A highly selective and sensitive “on–off” fluorescent probe for detecting cadmium ions and l-cysteine based on nitrogen and boron co-doped carbon quantum dots

Abstract

Cadmium ions (Cd²⁺) have caused relatively serious pollution, threatening human health and ecosystems. L-Cysteine (L-Cys) is an essential amino acid in living organisms and concentration of L-Cys is closely related to some human diseases. In this work, we first introduced 2-amino-3-hydroxypyridine and sodium borohydride as the nitrogen source and boron source to fabricate boron and nitrogen co-doped carbon quantum dots (N,B-CQDs) with high fluorescence quantum yield (21.2%), which were synthesized through a simple, low-consumption and pollution-free one-pot hydrothermal method. The obtained N,B-CQDs are able to detect Cd²⁺ rapidly and sensitively through fluorescence enhancement, which may be ascribed to chelation enhanced fluorescence that is induced by the formation of the N,B-CQDs/Cd²⁺ complex. Simultaneously, N,B-CQDs can be used to detect L-cysteine because significant fluorescence quenching was observed when L-Cys was added into the N,B-CQDs/Cd²⁺ system.
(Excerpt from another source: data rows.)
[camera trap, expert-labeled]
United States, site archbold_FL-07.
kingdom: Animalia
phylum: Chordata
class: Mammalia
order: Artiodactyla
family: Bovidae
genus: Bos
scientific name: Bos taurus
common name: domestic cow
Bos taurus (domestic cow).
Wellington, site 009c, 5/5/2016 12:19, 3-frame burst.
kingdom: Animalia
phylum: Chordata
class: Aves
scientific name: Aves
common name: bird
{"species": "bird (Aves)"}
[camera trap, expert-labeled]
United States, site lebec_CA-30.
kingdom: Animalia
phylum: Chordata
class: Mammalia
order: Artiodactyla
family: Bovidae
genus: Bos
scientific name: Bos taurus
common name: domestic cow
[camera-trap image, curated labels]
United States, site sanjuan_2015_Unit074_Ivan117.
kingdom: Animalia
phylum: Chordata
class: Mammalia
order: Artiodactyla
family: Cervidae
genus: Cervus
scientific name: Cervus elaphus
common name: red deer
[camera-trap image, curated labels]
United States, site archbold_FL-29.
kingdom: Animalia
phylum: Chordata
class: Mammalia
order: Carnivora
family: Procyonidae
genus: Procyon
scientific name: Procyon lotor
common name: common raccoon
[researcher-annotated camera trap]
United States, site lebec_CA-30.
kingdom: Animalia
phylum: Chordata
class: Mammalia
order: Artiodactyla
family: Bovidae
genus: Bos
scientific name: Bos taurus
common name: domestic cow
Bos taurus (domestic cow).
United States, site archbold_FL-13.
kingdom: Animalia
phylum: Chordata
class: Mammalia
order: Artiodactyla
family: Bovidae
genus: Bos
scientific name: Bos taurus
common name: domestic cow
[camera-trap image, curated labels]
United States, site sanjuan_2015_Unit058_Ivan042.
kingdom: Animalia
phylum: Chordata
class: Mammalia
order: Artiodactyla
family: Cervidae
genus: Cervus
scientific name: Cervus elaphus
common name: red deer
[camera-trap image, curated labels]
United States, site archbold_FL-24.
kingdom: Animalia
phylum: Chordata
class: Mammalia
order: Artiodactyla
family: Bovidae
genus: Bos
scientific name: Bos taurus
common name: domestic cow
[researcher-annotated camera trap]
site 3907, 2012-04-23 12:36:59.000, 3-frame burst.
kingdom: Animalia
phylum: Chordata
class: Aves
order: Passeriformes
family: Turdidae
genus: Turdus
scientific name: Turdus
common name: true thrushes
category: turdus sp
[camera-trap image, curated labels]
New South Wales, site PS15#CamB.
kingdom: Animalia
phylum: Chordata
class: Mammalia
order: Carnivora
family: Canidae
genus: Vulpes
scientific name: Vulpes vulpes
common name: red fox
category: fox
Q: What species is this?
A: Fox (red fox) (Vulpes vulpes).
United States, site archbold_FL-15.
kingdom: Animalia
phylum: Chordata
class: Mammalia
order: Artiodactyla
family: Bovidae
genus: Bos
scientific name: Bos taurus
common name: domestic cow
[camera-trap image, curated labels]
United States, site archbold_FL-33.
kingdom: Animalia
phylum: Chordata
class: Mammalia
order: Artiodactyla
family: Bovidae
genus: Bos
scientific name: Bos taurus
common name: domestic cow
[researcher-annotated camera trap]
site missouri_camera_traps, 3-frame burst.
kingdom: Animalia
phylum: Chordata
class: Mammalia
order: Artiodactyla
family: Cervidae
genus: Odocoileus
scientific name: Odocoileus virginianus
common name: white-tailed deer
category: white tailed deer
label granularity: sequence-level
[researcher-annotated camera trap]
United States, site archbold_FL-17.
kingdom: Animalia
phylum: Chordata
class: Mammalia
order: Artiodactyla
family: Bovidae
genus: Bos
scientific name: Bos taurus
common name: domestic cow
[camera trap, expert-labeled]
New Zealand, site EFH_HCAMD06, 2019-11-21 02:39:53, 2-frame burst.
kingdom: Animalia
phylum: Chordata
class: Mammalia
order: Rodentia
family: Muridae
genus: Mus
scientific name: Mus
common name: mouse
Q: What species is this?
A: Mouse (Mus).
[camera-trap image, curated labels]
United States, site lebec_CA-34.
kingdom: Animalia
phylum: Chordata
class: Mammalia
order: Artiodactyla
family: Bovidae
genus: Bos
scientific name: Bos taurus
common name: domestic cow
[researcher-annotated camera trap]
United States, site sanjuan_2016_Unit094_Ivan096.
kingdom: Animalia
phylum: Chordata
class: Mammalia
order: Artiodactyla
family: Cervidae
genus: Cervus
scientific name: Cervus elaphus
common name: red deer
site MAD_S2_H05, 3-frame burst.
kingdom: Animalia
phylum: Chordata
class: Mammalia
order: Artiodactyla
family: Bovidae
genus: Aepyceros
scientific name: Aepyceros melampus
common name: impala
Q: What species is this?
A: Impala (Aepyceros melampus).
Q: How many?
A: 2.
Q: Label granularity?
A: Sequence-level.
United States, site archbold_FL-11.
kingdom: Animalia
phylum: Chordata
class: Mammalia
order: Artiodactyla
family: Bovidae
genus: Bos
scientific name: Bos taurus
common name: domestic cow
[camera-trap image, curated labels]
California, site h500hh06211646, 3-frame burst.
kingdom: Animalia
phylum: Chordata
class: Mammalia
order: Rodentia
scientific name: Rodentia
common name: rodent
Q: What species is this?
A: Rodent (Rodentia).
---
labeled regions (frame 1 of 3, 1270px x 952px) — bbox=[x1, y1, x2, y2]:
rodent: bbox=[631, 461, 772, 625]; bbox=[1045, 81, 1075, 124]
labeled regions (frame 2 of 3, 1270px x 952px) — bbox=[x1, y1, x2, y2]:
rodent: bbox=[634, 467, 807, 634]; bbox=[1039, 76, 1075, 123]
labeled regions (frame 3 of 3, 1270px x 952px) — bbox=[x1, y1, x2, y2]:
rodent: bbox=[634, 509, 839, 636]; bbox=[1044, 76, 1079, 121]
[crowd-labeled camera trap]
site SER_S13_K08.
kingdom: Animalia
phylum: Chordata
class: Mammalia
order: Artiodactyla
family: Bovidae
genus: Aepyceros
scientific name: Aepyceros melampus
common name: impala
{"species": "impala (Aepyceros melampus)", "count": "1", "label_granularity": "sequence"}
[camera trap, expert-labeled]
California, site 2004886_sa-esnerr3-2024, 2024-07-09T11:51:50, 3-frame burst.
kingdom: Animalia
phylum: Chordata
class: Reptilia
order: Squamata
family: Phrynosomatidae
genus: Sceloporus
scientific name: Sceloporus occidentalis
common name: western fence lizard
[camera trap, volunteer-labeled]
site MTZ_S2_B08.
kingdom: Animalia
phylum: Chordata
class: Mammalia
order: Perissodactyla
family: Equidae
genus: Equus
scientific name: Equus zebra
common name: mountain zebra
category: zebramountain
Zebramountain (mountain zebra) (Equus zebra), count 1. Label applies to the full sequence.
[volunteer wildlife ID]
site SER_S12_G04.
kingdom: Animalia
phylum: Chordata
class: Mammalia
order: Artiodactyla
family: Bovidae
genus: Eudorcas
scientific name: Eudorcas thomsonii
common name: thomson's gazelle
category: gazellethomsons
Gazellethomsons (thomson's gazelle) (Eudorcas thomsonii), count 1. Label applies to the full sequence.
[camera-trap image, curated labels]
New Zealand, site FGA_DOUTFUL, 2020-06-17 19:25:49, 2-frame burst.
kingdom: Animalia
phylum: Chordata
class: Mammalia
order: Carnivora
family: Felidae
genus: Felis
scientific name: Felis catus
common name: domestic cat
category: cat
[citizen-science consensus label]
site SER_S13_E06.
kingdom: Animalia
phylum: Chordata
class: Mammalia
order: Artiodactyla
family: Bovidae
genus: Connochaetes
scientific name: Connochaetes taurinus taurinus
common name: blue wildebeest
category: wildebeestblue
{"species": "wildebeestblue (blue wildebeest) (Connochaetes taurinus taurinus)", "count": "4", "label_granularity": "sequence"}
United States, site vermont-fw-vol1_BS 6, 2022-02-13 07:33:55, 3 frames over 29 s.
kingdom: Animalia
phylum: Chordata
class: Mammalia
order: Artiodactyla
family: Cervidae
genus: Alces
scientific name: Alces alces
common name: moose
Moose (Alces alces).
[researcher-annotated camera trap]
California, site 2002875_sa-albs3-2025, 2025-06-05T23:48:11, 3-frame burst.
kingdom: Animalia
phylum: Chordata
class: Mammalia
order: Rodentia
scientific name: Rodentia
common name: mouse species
In the two fluorescence “turn-on” and “turn-off” processes, this fluorescent probe obtained a good linear relationship over Cd²⁺ concentration ranging from 2.5 µM to 22.5 µM with a detection limit of 0.45 µM, while the concentration of L-cysteine showed a linear relationship in the range of 2.5–17.5 µM with a detection limit of 0.28 µM. The sensor has been successfully used to detect Cd²⁺ and L-cysteine in real samples with satisfying results.